How data analytics works in 2021 and how to profit from it
Data-driven technologies. Is magic or craft more important? Honest interview with the head of the Big Data team at Creative Dock.
Big data, machine learning, AI, NLP and data science. Concepts shrouded in mystery that become annoying buzzwords before most people can understand them. To prevent this from happening to you, the head of the Big Data team Creative Dock Company, Hynek Jina, reveals this secret in our interview and explains how it can all be used in business.
There’s a mysterious data department at Creative Dock that you’re the head of. How would you describe what you actually do? Our industry is a living organism that consists of four parts: Risk (probabilistic decision making), Data Science (magic), Reporting (images), and CRM (understanding the customer). The first area is risk analysis. This means decision-making processes. When you want to assess risk or perhaps evaluate a loan. We use this on a lot of our projects.
Risk Analysis and search for contexts
Are you analyzing a particular person’s data to see if, for example, a bank should give them a loan? Yes, but it’s not just analyzing, it’s also finding that data. We’re trying to find out something else about that person that companies don’t normally use.

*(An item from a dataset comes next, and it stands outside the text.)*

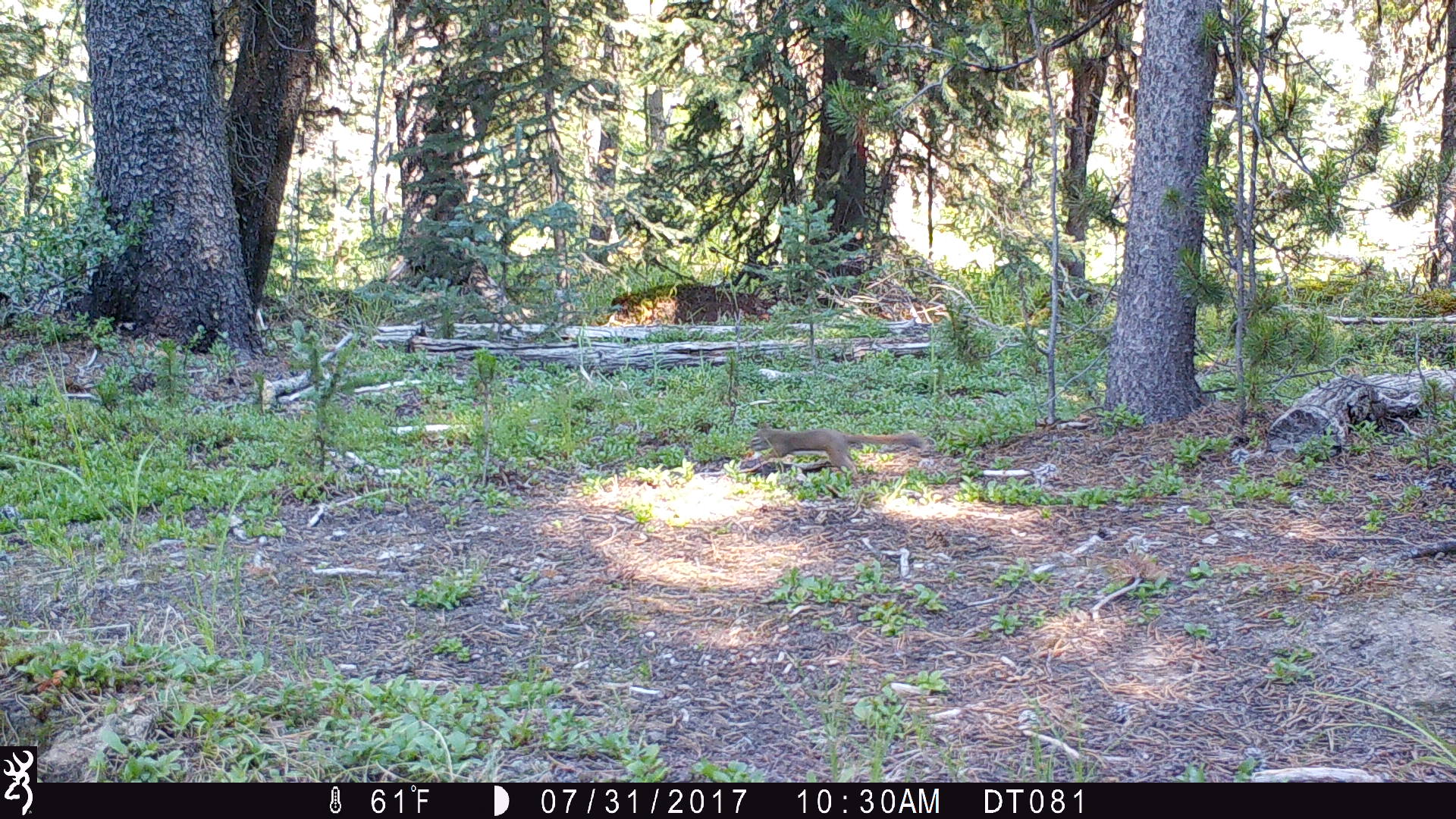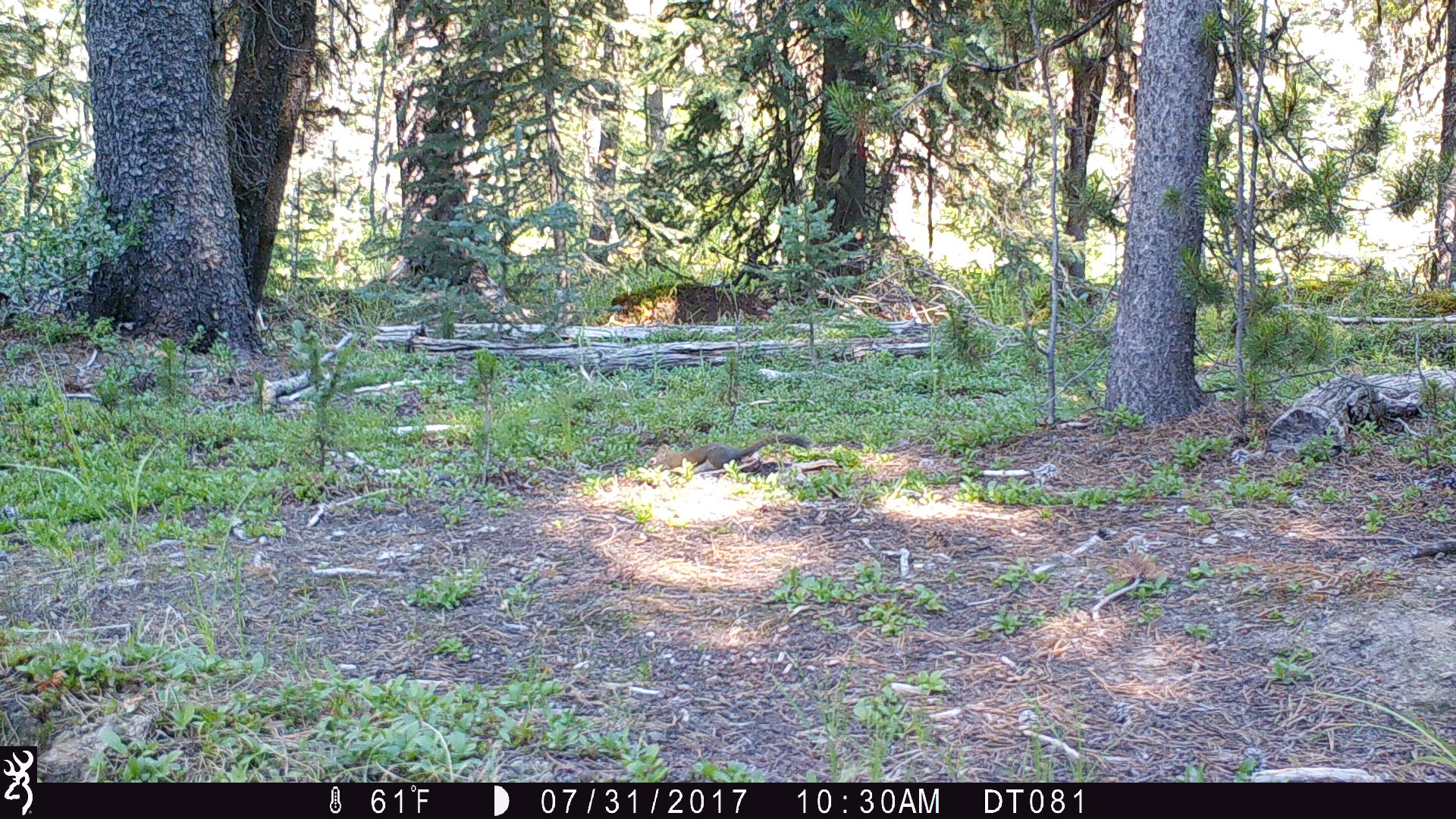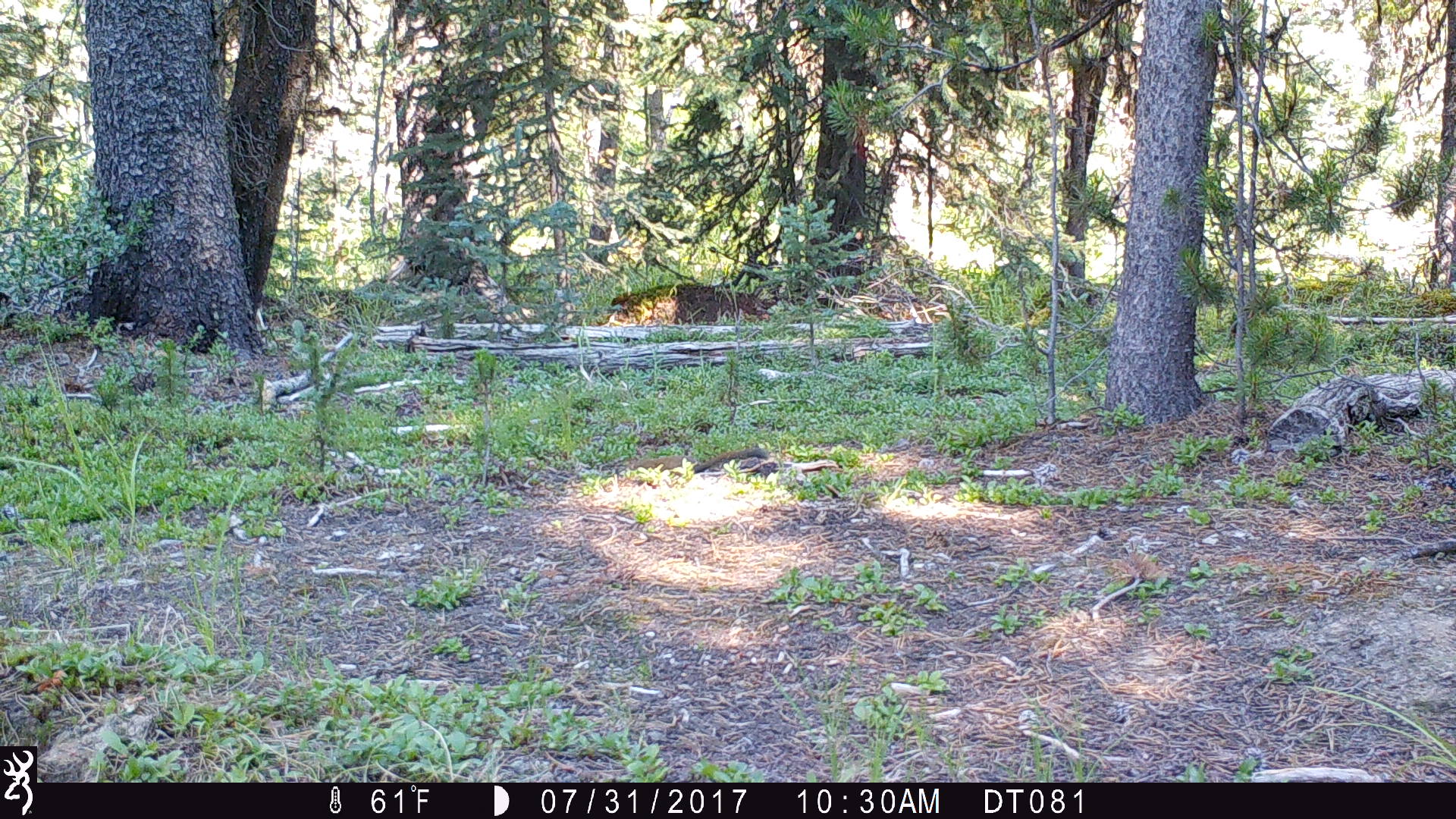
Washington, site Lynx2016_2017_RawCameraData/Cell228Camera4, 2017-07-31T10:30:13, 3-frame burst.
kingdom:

So you’re on Facebook all day. Well, basically yes (laughs). When you have your own business and you apply for a loan through our P2P project Nafirmy, we look at all the classic registers — if you have any debts or anything like that. But here at Creative Dock we also deliver other information. We call it alternative scoring. We just look at other things about your company. If it has a Facebook page, if you started it last week, how many followers there are, how active you are, what your website looks like. That’s kind of the first layer, let’s say. But then you can go on and explore how active you are, what you’re saying there in general. There might be reviews, etc.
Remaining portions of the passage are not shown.